(Beginning of DATA FOR REVIEW)
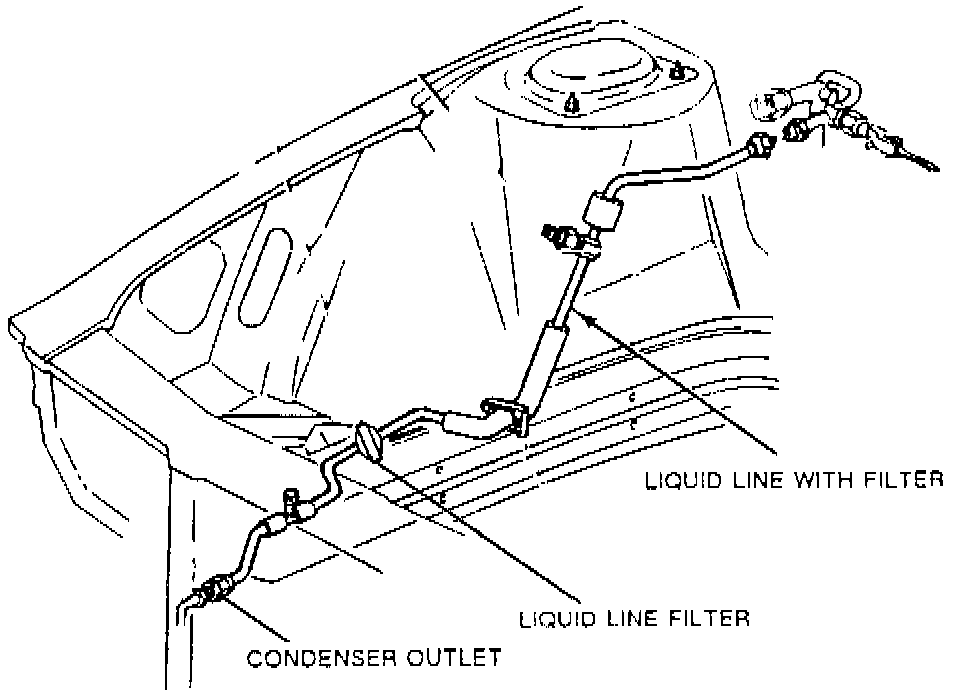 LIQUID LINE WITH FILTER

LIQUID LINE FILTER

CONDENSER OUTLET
(End of DATA FOR REVIEW)
(Beginning of DATA FOR REVIEW)
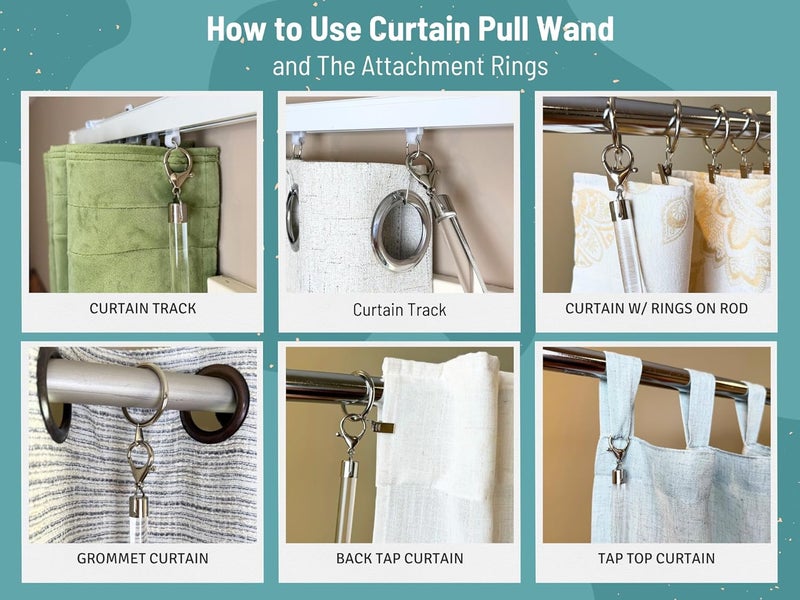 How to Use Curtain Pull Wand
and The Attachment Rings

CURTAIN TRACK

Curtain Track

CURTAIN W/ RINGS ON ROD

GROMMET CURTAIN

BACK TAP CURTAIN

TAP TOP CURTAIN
(End of DATA FOR REVIEW)
Look above for the line with "CURTAIN W/ RINGS ON ROD" and the line with "TAP TOP CURTAIN". Write out those two lines and all the lines between them, exactly, and no others.

CURTAIN W/ RINGS ON ROD

GROMMET CURTAIN

BACK TAP CURTAIN

TAP TOP CURTAIN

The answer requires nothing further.